Sieben Tage, sieben Nächte: Regina Stötzel über die Suche nach guten Nachrichten

Es klang nach einer richtig guten Nachricht: Weil das mauretanische Supercup-Finale im Fußball der Männer so schrecklich langweilig war, habe es der Staatspräsident in der 63. Minute beim Stand von 1:1 abgebrochen und angeordnet, sofort zum Elfmeterschießen überzugehen. Welch zukunftsweisende Entscheidung! Wie vielen Tausenden Menschen könnte Wochenende für Wochenende ein bisschen verplemperte Lebenszeit wieder zur freien Verfügung gestellt werden, ginge das Elend in den Stadien nur schneller vorüber. Die überschüssigen Fernsehsendezeiten könnten dann sinnvoll für spannende US-Serien, Tierdokumentationen und Handballspiele verwendet werden.

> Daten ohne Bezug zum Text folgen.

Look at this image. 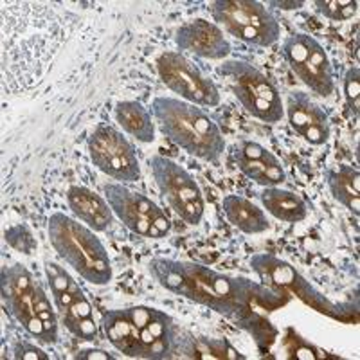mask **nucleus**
I'll list each match as a JSON object with an SVG mask.
<instances>
[{"label": "nucleus", "mask_w": 360, "mask_h": 360, "mask_svg": "<svg viewBox=\"0 0 360 360\" xmlns=\"http://www.w3.org/2000/svg\"><path fill=\"white\" fill-rule=\"evenodd\" d=\"M152 112L162 135L189 155L207 162H218L225 152L220 128L202 108L176 98L159 96L153 99Z\"/></svg>", "instance_id": "2"}, {"label": "nucleus", "mask_w": 360, "mask_h": 360, "mask_svg": "<svg viewBox=\"0 0 360 360\" xmlns=\"http://www.w3.org/2000/svg\"><path fill=\"white\" fill-rule=\"evenodd\" d=\"M227 220L245 234H262L269 231L270 224L263 209L254 205L240 195H227L221 202Z\"/></svg>", "instance_id": "18"}, {"label": "nucleus", "mask_w": 360, "mask_h": 360, "mask_svg": "<svg viewBox=\"0 0 360 360\" xmlns=\"http://www.w3.org/2000/svg\"><path fill=\"white\" fill-rule=\"evenodd\" d=\"M233 160L243 175L263 188H274L287 179L278 157L254 141H242L233 152Z\"/></svg>", "instance_id": "13"}, {"label": "nucleus", "mask_w": 360, "mask_h": 360, "mask_svg": "<svg viewBox=\"0 0 360 360\" xmlns=\"http://www.w3.org/2000/svg\"><path fill=\"white\" fill-rule=\"evenodd\" d=\"M269 6L274 8L285 9V11H292V9H301L304 6L303 0H270Z\"/></svg>", "instance_id": "33"}, {"label": "nucleus", "mask_w": 360, "mask_h": 360, "mask_svg": "<svg viewBox=\"0 0 360 360\" xmlns=\"http://www.w3.org/2000/svg\"><path fill=\"white\" fill-rule=\"evenodd\" d=\"M214 20L227 33L256 47H270L281 37L278 18L256 0H214L211 2Z\"/></svg>", "instance_id": "5"}, {"label": "nucleus", "mask_w": 360, "mask_h": 360, "mask_svg": "<svg viewBox=\"0 0 360 360\" xmlns=\"http://www.w3.org/2000/svg\"><path fill=\"white\" fill-rule=\"evenodd\" d=\"M157 70L162 83L186 101L200 107L220 105L218 86L188 58L175 51H166L157 58Z\"/></svg>", "instance_id": "10"}, {"label": "nucleus", "mask_w": 360, "mask_h": 360, "mask_svg": "<svg viewBox=\"0 0 360 360\" xmlns=\"http://www.w3.org/2000/svg\"><path fill=\"white\" fill-rule=\"evenodd\" d=\"M67 330L82 340H94L96 337H98V326H96L94 317H86V319L76 321V323L69 324Z\"/></svg>", "instance_id": "29"}, {"label": "nucleus", "mask_w": 360, "mask_h": 360, "mask_svg": "<svg viewBox=\"0 0 360 360\" xmlns=\"http://www.w3.org/2000/svg\"><path fill=\"white\" fill-rule=\"evenodd\" d=\"M45 274H47V279H49L51 290L54 294H62V292H70L72 295L83 294V290L79 288V285L70 278V274L67 272L63 266H60L54 262H45Z\"/></svg>", "instance_id": "25"}, {"label": "nucleus", "mask_w": 360, "mask_h": 360, "mask_svg": "<svg viewBox=\"0 0 360 360\" xmlns=\"http://www.w3.org/2000/svg\"><path fill=\"white\" fill-rule=\"evenodd\" d=\"M283 56L297 76L314 94L328 98L333 94V69L326 51L314 37L297 33L283 41Z\"/></svg>", "instance_id": "8"}, {"label": "nucleus", "mask_w": 360, "mask_h": 360, "mask_svg": "<svg viewBox=\"0 0 360 360\" xmlns=\"http://www.w3.org/2000/svg\"><path fill=\"white\" fill-rule=\"evenodd\" d=\"M326 184L333 198L355 217L360 214V173L353 166L340 164L335 169H326Z\"/></svg>", "instance_id": "21"}, {"label": "nucleus", "mask_w": 360, "mask_h": 360, "mask_svg": "<svg viewBox=\"0 0 360 360\" xmlns=\"http://www.w3.org/2000/svg\"><path fill=\"white\" fill-rule=\"evenodd\" d=\"M103 330L117 352L134 359H143L141 330L131 323L127 310H108L103 315Z\"/></svg>", "instance_id": "16"}, {"label": "nucleus", "mask_w": 360, "mask_h": 360, "mask_svg": "<svg viewBox=\"0 0 360 360\" xmlns=\"http://www.w3.org/2000/svg\"><path fill=\"white\" fill-rule=\"evenodd\" d=\"M315 9L333 22L349 20L359 11V2L355 0H315Z\"/></svg>", "instance_id": "24"}, {"label": "nucleus", "mask_w": 360, "mask_h": 360, "mask_svg": "<svg viewBox=\"0 0 360 360\" xmlns=\"http://www.w3.org/2000/svg\"><path fill=\"white\" fill-rule=\"evenodd\" d=\"M117 356L112 355V353L105 352V349H82V352L76 355V360H115Z\"/></svg>", "instance_id": "31"}, {"label": "nucleus", "mask_w": 360, "mask_h": 360, "mask_svg": "<svg viewBox=\"0 0 360 360\" xmlns=\"http://www.w3.org/2000/svg\"><path fill=\"white\" fill-rule=\"evenodd\" d=\"M51 245L69 266H72L85 281L108 285L112 265L108 252L94 231L63 213L51 214L47 224Z\"/></svg>", "instance_id": "3"}, {"label": "nucleus", "mask_w": 360, "mask_h": 360, "mask_svg": "<svg viewBox=\"0 0 360 360\" xmlns=\"http://www.w3.org/2000/svg\"><path fill=\"white\" fill-rule=\"evenodd\" d=\"M82 295V294H79ZM74 299H76V295H72L70 292H62V294H54V303H56L58 310L62 311V314H65L67 310H69L70 304L74 303Z\"/></svg>", "instance_id": "32"}, {"label": "nucleus", "mask_w": 360, "mask_h": 360, "mask_svg": "<svg viewBox=\"0 0 360 360\" xmlns=\"http://www.w3.org/2000/svg\"><path fill=\"white\" fill-rule=\"evenodd\" d=\"M186 339L175 337V352L186 359L200 360H245L236 348H233L225 339H211V337H195L191 333H184Z\"/></svg>", "instance_id": "17"}, {"label": "nucleus", "mask_w": 360, "mask_h": 360, "mask_svg": "<svg viewBox=\"0 0 360 360\" xmlns=\"http://www.w3.org/2000/svg\"><path fill=\"white\" fill-rule=\"evenodd\" d=\"M175 44L180 51H188L207 60H224L233 51L221 29L204 18L180 25L175 33Z\"/></svg>", "instance_id": "12"}, {"label": "nucleus", "mask_w": 360, "mask_h": 360, "mask_svg": "<svg viewBox=\"0 0 360 360\" xmlns=\"http://www.w3.org/2000/svg\"><path fill=\"white\" fill-rule=\"evenodd\" d=\"M153 179L162 198L186 224L198 225L204 218V200L197 180L175 160L162 155L150 159Z\"/></svg>", "instance_id": "7"}, {"label": "nucleus", "mask_w": 360, "mask_h": 360, "mask_svg": "<svg viewBox=\"0 0 360 360\" xmlns=\"http://www.w3.org/2000/svg\"><path fill=\"white\" fill-rule=\"evenodd\" d=\"M259 200L266 209V213L281 221H288V224L303 221L308 214L307 202L303 198L295 193L278 188V186L263 188L259 193Z\"/></svg>", "instance_id": "19"}, {"label": "nucleus", "mask_w": 360, "mask_h": 360, "mask_svg": "<svg viewBox=\"0 0 360 360\" xmlns=\"http://www.w3.org/2000/svg\"><path fill=\"white\" fill-rule=\"evenodd\" d=\"M288 123L307 143L321 146L330 137V119L307 92H290L287 101Z\"/></svg>", "instance_id": "14"}, {"label": "nucleus", "mask_w": 360, "mask_h": 360, "mask_svg": "<svg viewBox=\"0 0 360 360\" xmlns=\"http://www.w3.org/2000/svg\"><path fill=\"white\" fill-rule=\"evenodd\" d=\"M86 317H92V304L89 303V299L85 297V294L76 295L74 303L70 304L69 310L63 314V324L69 326V324L76 323V321L86 319Z\"/></svg>", "instance_id": "28"}, {"label": "nucleus", "mask_w": 360, "mask_h": 360, "mask_svg": "<svg viewBox=\"0 0 360 360\" xmlns=\"http://www.w3.org/2000/svg\"><path fill=\"white\" fill-rule=\"evenodd\" d=\"M148 270L162 288L225 317H236L252 304L272 310L285 303V297L266 285L245 278H231L200 263L153 258L148 263Z\"/></svg>", "instance_id": "1"}, {"label": "nucleus", "mask_w": 360, "mask_h": 360, "mask_svg": "<svg viewBox=\"0 0 360 360\" xmlns=\"http://www.w3.org/2000/svg\"><path fill=\"white\" fill-rule=\"evenodd\" d=\"M67 204L79 221L86 224L94 233H103L114 224V213L107 200H103L92 189L70 186L67 189Z\"/></svg>", "instance_id": "15"}, {"label": "nucleus", "mask_w": 360, "mask_h": 360, "mask_svg": "<svg viewBox=\"0 0 360 360\" xmlns=\"http://www.w3.org/2000/svg\"><path fill=\"white\" fill-rule=\"evenodd\" d=\"M218 74L252 117L269 124L281 121L285 115L281 94L262 70L242 60H231L218 67Z\"/></svg>", "instance_id": "4"}, {"label": "nucleus", "mask_w": 360, "mask_h": 360, "mask_svg": "<svg viewBox=\"0 0 360 360\" xmlns=\"http://www.w3.org/2000/svg\"><path fill=\"white\" fill-rule=\"evenodd\" d=\"M115 121L123 131L135 137L139 143L155 141V124L152 123V114L139 101H119L114 108Z\"/></svg>", "instance_id": "20"}, {"label": "nucleus", "mask_w": 360, "mask_h": 360, "mask_svg": "<svg viewBox=\"0 0 360 360\" xmlns=\"http://www.w3.org/2000/svg\"><path fill=\"white\" fill-rule=\"evenodd\" d=\"M90 160L99 172L121 184L141 179L139 159L130 141L110 124H98L89 137Z\"/></svg>", "instance_id": "9"}, {"label": "nucleus", "mask_w": 360, "mask_h": 360, "mask_svg": "<svg viewBox=\"0 0 360 360\" xmlns=\"http://www.w3.org/2000/svg\"><path fill=\"white\" fill-rule=\"evenodd\" d=\"M6 240H8L9 245L13 247V249L20 250V252L24 254H33L34 249H37V242H34L33 234H31V231L25 227V225H15V227H9L8 231H6Z\"/></svg>", "instance_id": "27"}, {"label": "nucleus", "mask_w": 360, "mask_h": 360, "mask_svg": "<svg viewBox=\"0 0 360 360\" xmlns=\"http://www.w3.org/2000/svg\"><path fill=\"white\" fill-rule=\"evenodd\" d=\"M236 321L240 323V326H242L243 330H247V332L256 339V342L259 344V348L262 349L265 348V346L269 348L270 344L276 340V337H278V330H276L269 321L263 319L262 315L256 314L252 308L236 315Z\"/></svg>", "instance_id": "23"}, {"label": "nucleus", "mask_w": 360, "mask_h": 360, "mask_svg": "<svg viewBox=\"0 0 360 360\" xmlns=\"http://www.w3.org/2000/svg\"><path fill=\"white\" fill-rule=\"evenodd\" d=\"M344 96L348 108L355 117H359L360 112V70L359 67H349L344 74Z\"/></svg>", "instance_id": "26"}, {"label": "nucleus", "mask_w": 360, "mask_h": 360, "mask_svg": "<svg viewBox=\"0 0 360 360\" xmlns=\"http://www.w3.org/2000/svg\"><path fill=\"white\" fill-rule=\"evenodd\" d=\"M250 266L265 285H274L279 288H292L301 278L290 263L283 262L272 254H254L250 258Z\"/></svg>", "instance_id": "22"}, {"label": "nucleus", "mask_w": 360, "mask_h": 360, "mask_svg": "<svg viewBox=\"0 0 360 360\" xmlns=\"http://www.w3.org/2000/svg\"><path fill=\"white\" fill-rule=\"evenodd\" d=\"M38 281L33 274L20 263L4 266L0 274V288H2V303L6 310L17 319L18 324L27 330L40 342L47 344L44 330V321L34 310V290Z\"/></svg>", "instance_id": "11"}, {"label": "nucleus", "mask_w": 360, "mask_h": 360, "mask_svg": "<svg viewBox=\"0 0 360 360\" xmlns=\"http://www.w3.org/2000/svg\"><path fill=\"white\" fill-rule=\"evenodd\" d=\"M13 356L22 360H49V355L44 349L37 348L34 344L17 342L13 346Z\"/></svg>", "instance_id": "30"}, {"label": "nucleus", "mask_w": 360, "mask_h": 360, "mask_svg": "<svg viewBox=\"0 0 360 360\" xmlns=\"http://www.w3.org/2000/svg\"><path fill=\"white\" fill-rule=\"evenodd\" d=\"M103 193L112 213L127 225L131 233L152 240H160L172 229V221L162 209L148 197L131 191L121 182H108Z\"/></svg>", "instance_id": "6"}]
</instances>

Aber wie es immer so ist im Leben: Die mauretanischen Fußballfans protestierten gewaltig; der Präsident des dortigen Fußballverbands widersprach der Darstellung und führte »organisatorische Gründe« für den Spielabbruch ins Feld; der »Spiegel«, der das wiederum meldete, will 150 Journalisten entlassen. Im Übrigen ist Staatspräsident General Mohamed Ould Abdel Aziz durch einen Militärputsch an die Macht gekommen, Mauretanien eines der ärmsten Länder der Erde, von dem man hierzulande nicht einmal die Hauptstadt kennt, und das Auswärtige Amt warnt vor Reisen dorthin, weil die Gefahr bestehe, Opfer eines Terroranschlags oder von Al Qaida entführt zu werden.

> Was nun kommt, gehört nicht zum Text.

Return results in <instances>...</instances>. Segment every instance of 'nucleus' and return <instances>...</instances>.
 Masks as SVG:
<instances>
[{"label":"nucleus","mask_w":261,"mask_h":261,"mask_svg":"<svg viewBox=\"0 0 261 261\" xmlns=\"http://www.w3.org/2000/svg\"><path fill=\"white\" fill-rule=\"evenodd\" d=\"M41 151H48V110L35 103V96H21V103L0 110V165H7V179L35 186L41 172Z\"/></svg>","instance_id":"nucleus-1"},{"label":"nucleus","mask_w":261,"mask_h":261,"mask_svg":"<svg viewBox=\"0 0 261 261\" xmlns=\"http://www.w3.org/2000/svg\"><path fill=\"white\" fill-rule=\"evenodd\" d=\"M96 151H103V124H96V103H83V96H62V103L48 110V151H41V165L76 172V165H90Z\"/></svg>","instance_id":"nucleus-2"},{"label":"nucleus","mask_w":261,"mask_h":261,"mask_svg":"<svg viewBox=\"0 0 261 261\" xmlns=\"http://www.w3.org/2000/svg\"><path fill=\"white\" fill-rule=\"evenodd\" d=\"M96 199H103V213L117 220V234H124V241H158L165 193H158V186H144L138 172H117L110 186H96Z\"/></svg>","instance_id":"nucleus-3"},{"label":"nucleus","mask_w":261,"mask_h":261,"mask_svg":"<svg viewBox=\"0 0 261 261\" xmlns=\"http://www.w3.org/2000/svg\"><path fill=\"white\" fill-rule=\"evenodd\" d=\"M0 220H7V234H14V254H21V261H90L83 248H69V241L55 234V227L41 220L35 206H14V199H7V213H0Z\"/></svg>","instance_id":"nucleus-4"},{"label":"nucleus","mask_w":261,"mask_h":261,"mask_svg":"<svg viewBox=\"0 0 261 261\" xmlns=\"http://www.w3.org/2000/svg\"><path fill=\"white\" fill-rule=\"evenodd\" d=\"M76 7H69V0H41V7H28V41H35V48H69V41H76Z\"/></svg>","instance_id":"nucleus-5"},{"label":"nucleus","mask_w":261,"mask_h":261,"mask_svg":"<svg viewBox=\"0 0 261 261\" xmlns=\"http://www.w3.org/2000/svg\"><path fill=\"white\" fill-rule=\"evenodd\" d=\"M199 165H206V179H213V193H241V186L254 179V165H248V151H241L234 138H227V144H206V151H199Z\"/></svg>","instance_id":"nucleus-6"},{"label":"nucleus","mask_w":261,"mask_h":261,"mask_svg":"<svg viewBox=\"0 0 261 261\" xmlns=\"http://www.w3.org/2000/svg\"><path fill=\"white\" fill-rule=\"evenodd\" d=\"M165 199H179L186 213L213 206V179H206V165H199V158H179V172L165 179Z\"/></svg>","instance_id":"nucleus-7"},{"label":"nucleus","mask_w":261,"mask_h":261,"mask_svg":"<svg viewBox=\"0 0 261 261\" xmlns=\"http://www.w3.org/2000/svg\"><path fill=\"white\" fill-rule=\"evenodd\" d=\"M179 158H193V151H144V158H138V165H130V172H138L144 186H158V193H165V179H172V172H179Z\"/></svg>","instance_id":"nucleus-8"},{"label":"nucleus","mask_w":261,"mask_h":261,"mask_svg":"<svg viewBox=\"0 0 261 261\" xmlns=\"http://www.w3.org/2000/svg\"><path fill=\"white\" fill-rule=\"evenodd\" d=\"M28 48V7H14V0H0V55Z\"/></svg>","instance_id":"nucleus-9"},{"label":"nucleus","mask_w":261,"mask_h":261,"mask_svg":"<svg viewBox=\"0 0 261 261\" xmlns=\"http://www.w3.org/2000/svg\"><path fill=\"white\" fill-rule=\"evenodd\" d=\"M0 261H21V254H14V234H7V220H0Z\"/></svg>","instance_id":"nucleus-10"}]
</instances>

Ständig sind wir auf der Suche auch nach guten Nachrichten, gerade in Zeiten, in denen man fast nur von Krieg, Terror, Flucht und ESC hört. Dabei stellen wir immer wieder fest, dass es sich um ein schwieriges Unterfangen handelt. Erstens gibt es nur wenige gute Nachrichten. Und die sind zweitens nur relativ gut. Macht Merkel einmal die Grenze auf, wird sie danach ruckzuck dichtgemacht. Wiedergefundene Familienangehörige müssen zuvor verloren gegangen, befreite Geiseln gefangen genommen, gerettete Kätzchen in Not geraten sein. Gewinnt jemand im Lotto, sind Millionen andere leer ausgegangen. Und welche traurigen Schicksale sich hinter der wunderbaren Überschrift »Goldfisch überlebt Großbrand in Krefeld« verbergen mögen, will man lieber gar nicht wissen.

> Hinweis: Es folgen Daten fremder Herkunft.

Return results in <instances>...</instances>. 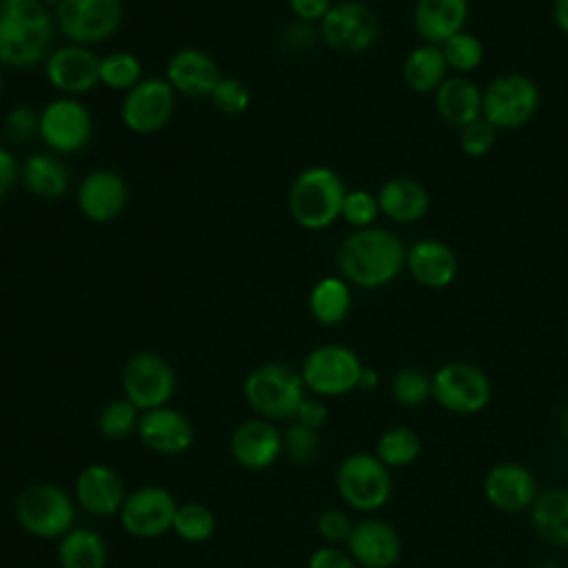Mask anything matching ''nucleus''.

Ein paar richtig gute Nachrichten können doch nicht zu viel verlangt sein. Her damit, sofort! Gute Nachrichten sind für eine sozialistische Tageszeitung nämlich das, was das gute Leben für den Menschen ist. Auch das ist nicht zu viel verlangt, trotz allen Elends in der Welt. Warum das so ist, lesen Sie auf Seite 23.

Wir suchen derweil weiter. Mit etwas Glück finden wir freundliche Wesen im Weltall, wirksame Mittel gegen schlimme Krankheiten und Kätzchen, die einfach nur ihren Spaß haben. Das Ergebnis werden wir Ihnen irgendwann einmal präsentieren. Bis dahin wünschen wir ein richtig gutes Wochenende!